According to this embodiment, by interposing a high melting point metal or an alloy thereof between the wiring and the upper electrode, it is possible to lower the resistance of the connection part and lower the wiring resistance.
It is possible to reduce the time constant of sensor signal reading and improve the reading speed.

In addition, since the contact part is formed in a part that does not face the lower electrode, it is possible to prevent deterioration of the diode due to diffusion of the wiring material that occurs when forming the wiring and damage during film formation, and improve the V-I characteristics of the diode. It is possible to improve the reading speed of the sensor.

Further, since unnecessary electrode portions below the wiring can be removed, the capacitance of the diode can be reduced, and the time constant for reading the signal of the sensor can be reduced, thereby improving the reading speed.

(Effects of the Invention) According to the wiring structure of claim 1, by interposing a high melting point metal between the wiring and the electrode, the resistance of the connection part can be lowered and the wiring resistance can be lowered.
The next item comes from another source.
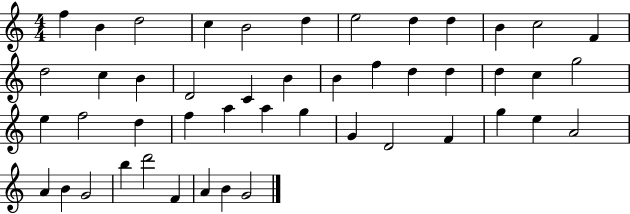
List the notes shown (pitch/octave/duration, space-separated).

F5/q B4/q D5/h C5/q B4/h D5/q E5/h D5/q D5/q B4/q C5/h F4/q D5/h C5/q B4/q D4/h C4/q B4/q B4/q F5/q D5/q D5/q D5/q C5/q G5/h E5/q F5/h D5/q F5/q A5/q A5/q G5/q G4/q D4/h F4/q G5/q E5/q A4/h A4/q B4/q G4/h B5/q D6/h F4/q A4/q B4/q G4/h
It is possible to ensure a bond with good characteristics between the electrode and the electrode.

According to the image sensor of claim 2, by lowering the wiring resistance, it is possible to prevent a decrease in the reading output of the image sensor, unevenness of output in each light receiving element, deterioration of the reading speed, etc., and improve the performance of the image sensor. You can improve your performance.

[Brief explanation of the drawing]

Fig. 1 is a cross-sectional explanatory diagram of a light-receiving element of an image sensor according to an embodiment of the present invention, and Fig. 2 shows an image sensor in which the present invention is applied to an image sensor consisting of a light-receiving element in which a photodiode and a blocking diode are connected in series with opposite polarities. FIGS. 3(a) to 3(e) are explanatory diagrams of the manufacturing process of the light receiving element of this embodiment, and FIGS. 4 to 6 are cross-sectional views of the light receiving element of the conventional image sensor. 7 is an equivalent circuit diagram of an image sensor, FIG. 8 is an equivalent circuit diagram of a 1-bit light-receiving element, FIG. 9 is a diagram showing VI characteristics of a diode, and FIG. 10 is an equivalent circuit diagram of a 1-bit light-receiving element. Equivalent Circuit Diagram FIG. 11 is an equivalent circuit diagram of an image sensor having an integrator in the reading circuit. 1...Insulating substrates 2a, 2b...Lower electrodes 3a, 3b...Photoelectric conversion layers 4a, 4b...Upper electrode 5... Insulating layers 6a, 6b...Contact holes 7a, 7b...Output wiring 8...Barrier metal layer FD...Photodiode BD...Blocking Diode A...
- Light receiving area 21...Insulating substrate 22...Common electrode 23...Semiconductor layer 24...Individual electrode 25...Interlayer insulating film 26 ... Contact hole 27 ... Signal lead-out wiring 28 ... Barrier metal layer Fig. 1 Fig. 2 BD' ゝ-2 Fig. 3 Fig. 8 Fig. 9 Fig. 5 IGHT Figure 6 Figure 11

Claims (2)

[Claims] (1) A wiring structure including an electrode mainly made of a metal oxide, a barrier layer formed on the electrode and made of a high-melting point metal, and a wiring formed on the barrier layer. (2) An image sensor having the wiring structure according to claim 1.